Danger des e-cigarettes : le DNF s´alarme
Article paru le : Mercredi 2 Décembre 2009
Communiqué du DNF (Les Droits des Non-fumeurs) du 18 novembre 2009.
Dr Agnès Mallet
Les cigarettes électroniques, encore appelées e-cigarettes, vont-elles envahir les lieux de convivialité dans lesquels il est interdit de fumer en application de la loi anti-tabac ? L´association Les Droits des Non-fumeurs, DNF, s´en inquiète suffisamment pour avoir lancé en mi-novembre un communiqué dénonçant les faux-semblants d´un tabagisme « propre ». Les e-cigarettes sont des appareils électroniques ayant la forme de cigarettes traditionnelles (il existe aussi des e-cigares et des e-pipes) correspondant à un générateur d´aérosol délivrant de la fumée artificielle contenant différents produits possibles dont la nicotine. Elles contiennent un réservoir mobile ou rechargeable, et produisent donc de la fumée après aspiration par l´utilisateur. Une diode lumineuse simule aussi la combustion… Avec ce dispositif d´inhalation rejetant de la vapeur, les fabricants d´e-cigarettes proposent aux fumeurs de fumer « sans fumée, avec ou sans nicotine ».DNF estime qu´il s´agit là du retour déguisé de la promotion d´un tabagisme prétendument propre et inoffensif pour la santé ; un produit magique qui participerait à l´arrêt du tabac et permettrait de fumer dans les lieux où la loi l´interdit. Chaque cigarette électronique revendiquant un « sevrage tabagique » doit faire l´objet d´une autorisation de mise sur le marché (AMM) afin d´obtenir – ou non – le statut de médicament. Cette obligation ne semble pas vraiment respectée par les revendeurs, en particulier sur Internet… Il existe déjà sur le marché une bonne cinquantaine de modèles de e-cigarettes de plusieurs marques, dont beaucoup sont distribuées par Internet. Il existe également des guides d´achat de ces cigarettes électroniques et des blogs spécifiquement dédiés à ce sujet. Le marché a explosé depuis la généralisation des lois anti-tabac dans le monde, dans les pays industrialisés en particulier, là où elles sont les plus respectées.

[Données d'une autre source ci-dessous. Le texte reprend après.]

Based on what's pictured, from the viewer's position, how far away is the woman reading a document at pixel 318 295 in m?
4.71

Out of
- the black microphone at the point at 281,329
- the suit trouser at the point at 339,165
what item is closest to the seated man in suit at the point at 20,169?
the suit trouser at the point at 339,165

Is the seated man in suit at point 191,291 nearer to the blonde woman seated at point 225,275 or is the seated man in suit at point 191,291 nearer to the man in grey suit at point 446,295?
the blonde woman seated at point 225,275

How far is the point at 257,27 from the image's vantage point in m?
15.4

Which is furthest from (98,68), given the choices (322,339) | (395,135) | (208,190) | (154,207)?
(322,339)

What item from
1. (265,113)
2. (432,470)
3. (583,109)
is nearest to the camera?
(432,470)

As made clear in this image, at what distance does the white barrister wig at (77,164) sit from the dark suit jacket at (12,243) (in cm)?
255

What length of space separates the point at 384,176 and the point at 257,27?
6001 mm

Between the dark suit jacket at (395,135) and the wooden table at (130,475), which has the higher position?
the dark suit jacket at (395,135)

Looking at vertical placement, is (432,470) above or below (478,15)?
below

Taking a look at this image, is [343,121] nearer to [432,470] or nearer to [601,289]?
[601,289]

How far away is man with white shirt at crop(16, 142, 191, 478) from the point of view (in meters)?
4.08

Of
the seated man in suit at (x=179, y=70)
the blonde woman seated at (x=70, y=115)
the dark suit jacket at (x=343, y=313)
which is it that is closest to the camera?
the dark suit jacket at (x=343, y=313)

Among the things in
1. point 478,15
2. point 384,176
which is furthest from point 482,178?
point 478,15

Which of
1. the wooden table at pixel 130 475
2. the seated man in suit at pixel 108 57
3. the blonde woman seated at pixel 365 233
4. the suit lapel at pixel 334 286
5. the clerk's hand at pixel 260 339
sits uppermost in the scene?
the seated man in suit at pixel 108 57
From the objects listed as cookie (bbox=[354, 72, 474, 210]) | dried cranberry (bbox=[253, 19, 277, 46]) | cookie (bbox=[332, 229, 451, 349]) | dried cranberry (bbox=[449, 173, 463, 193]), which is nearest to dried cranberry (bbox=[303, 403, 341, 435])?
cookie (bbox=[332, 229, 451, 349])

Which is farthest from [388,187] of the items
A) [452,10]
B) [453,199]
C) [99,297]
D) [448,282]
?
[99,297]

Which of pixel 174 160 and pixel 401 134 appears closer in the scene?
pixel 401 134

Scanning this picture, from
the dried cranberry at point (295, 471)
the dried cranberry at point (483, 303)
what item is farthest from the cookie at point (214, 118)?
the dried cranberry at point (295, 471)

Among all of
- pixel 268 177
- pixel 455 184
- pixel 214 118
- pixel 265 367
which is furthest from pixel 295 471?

Selon DNF, l´Afssaps indique que les cigarettes électroniques comprises comme médicaments contiennent des dosages de nicotine par cartouche deux à trois fois supérieurs aux doses administrables traditionnelles (60 et 120 mg par jour) ; plus grave encore, aucune limite maximale de nicotine n´est spécifiée, un manquement réglementaire laissant craindre de nombreux surdosages, effets indésirables et contre-indications.
Pour l´association, d´une manière générale, les cigarettes électroniques entretiennent sciemment la confusion entre médicament, sevrage tabagique, plaisir de fumer et possibilité prétendument légale de fumer là où la loi l´interdit. Pourtant, l´OMS estime qu´il ne s´agit pas « d´une thérapie légitime permettant d´aider les fumeurs à cesser de fumer ». A ce titre, DNF en appelle donc à une réglementation beaucoup plus stricte et précise, notamment sur la définition de ce produit en tant que médicament et en matière de doses administrables maximum de nicotine, afin de ne pas favoriser une brèche dans l´application de la législation anti-tabac et la protection des non-fumeurs.